UN envoy Bernardino Leon said Monday he hoped Libya’s rival parliaments would endorse his proposals for a unity government later this week after they failed to do so at the weekend.
UN envoy Bernardino Leon said Monday he hoped Libya's rival parliaments would endorse his proposals for a unity government later this week after they failed to do so at the weekend.
Leon said that there were only two or three remaining stumbling blocks and that he hoped those could be addressed when the talks resume in Morocco on Thursday.
"After all these nine months of work we just have two, three issues and this is what the parties are going to discuss tomorrow and after tomorrow," Leon told a news conference early Monday after late-night talks.
"The idea is to be back on Wednesday and to have our next meeting on Thursday. And on Thursday we will try to initialize the agreement."
Leon had hoped the rival sides would initial the agreement on Sunday night but despite holding their first face-to-face negotiations since March, they left without doing so.

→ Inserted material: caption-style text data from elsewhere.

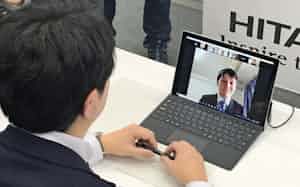 日立製作所は面接を含めた全ての選考を対面ではなくウェブ上で実施する準備を整えている(写真は同社が就活生向けに開いたウェブ座談会) 日立製作所は面接を含めた全ての選考を対面ではなくウェブ上で実施する準備を整えている(写真は同社が就活生向けに開いたウェブ座談会)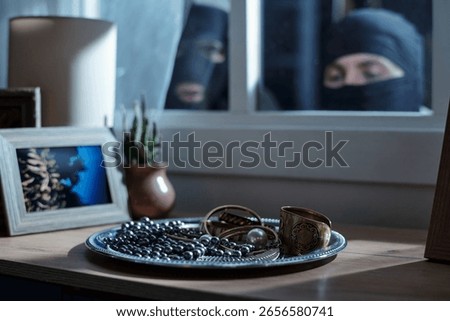 Two masked men peering through window observing jewelry and valuables on wooden table, framed photograph and potted cactus visible in foreground, suggesting burglary in progress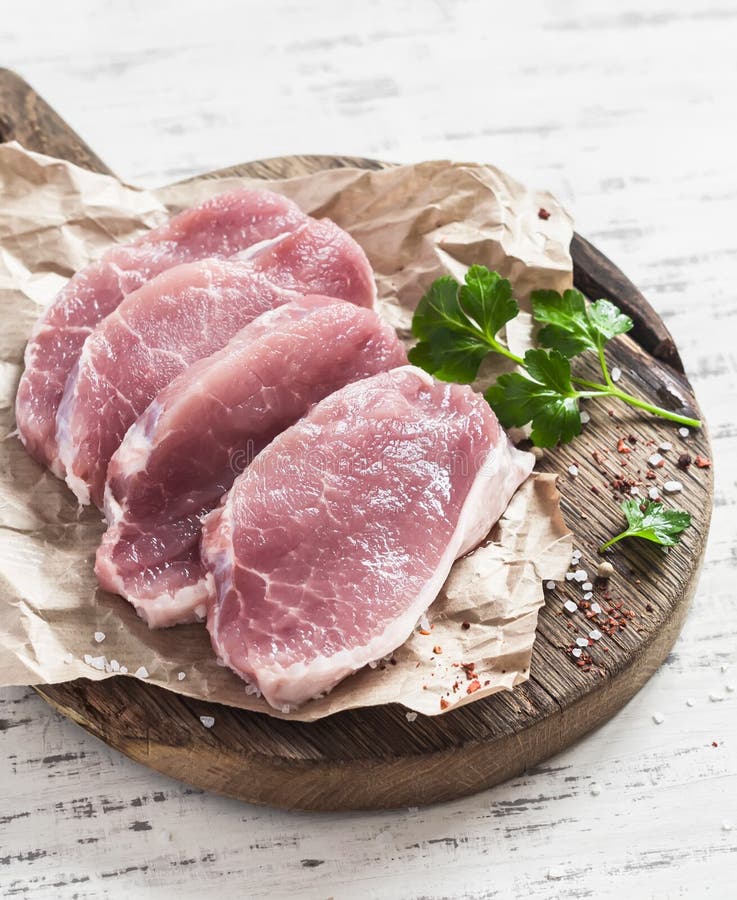 Raw pork chops on a wooden cutting board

Plunged into chaos since the overthrow of Moammar Ghaddafi’s regime in 2011, Libya has two parliaments -- and two governments -- vying for power, one in Tripoli and one in the eastern port city of Tobruk, which is recognized by the international community.
The delegation from the Tripoli parliament complained it had not been consulted by UN mediators about changes they had made to an initial draft.
"Three key points of the UN draft agreement had been modified without our consultation," delegation spokesman Ashoh Ashraf told reporters.
A surge of violence carried out by extremists across the region, including the killing of 38 people, most of them British tourists, at a Tunisian beach resort on Friday, has prompted mounting international pressure for a deal.
The Takfiri group, ISIL (so-called Islamic State in Iraq and Levant) has taken advantage of fighting between the rival governments to establish a foothold in several Libyan towns.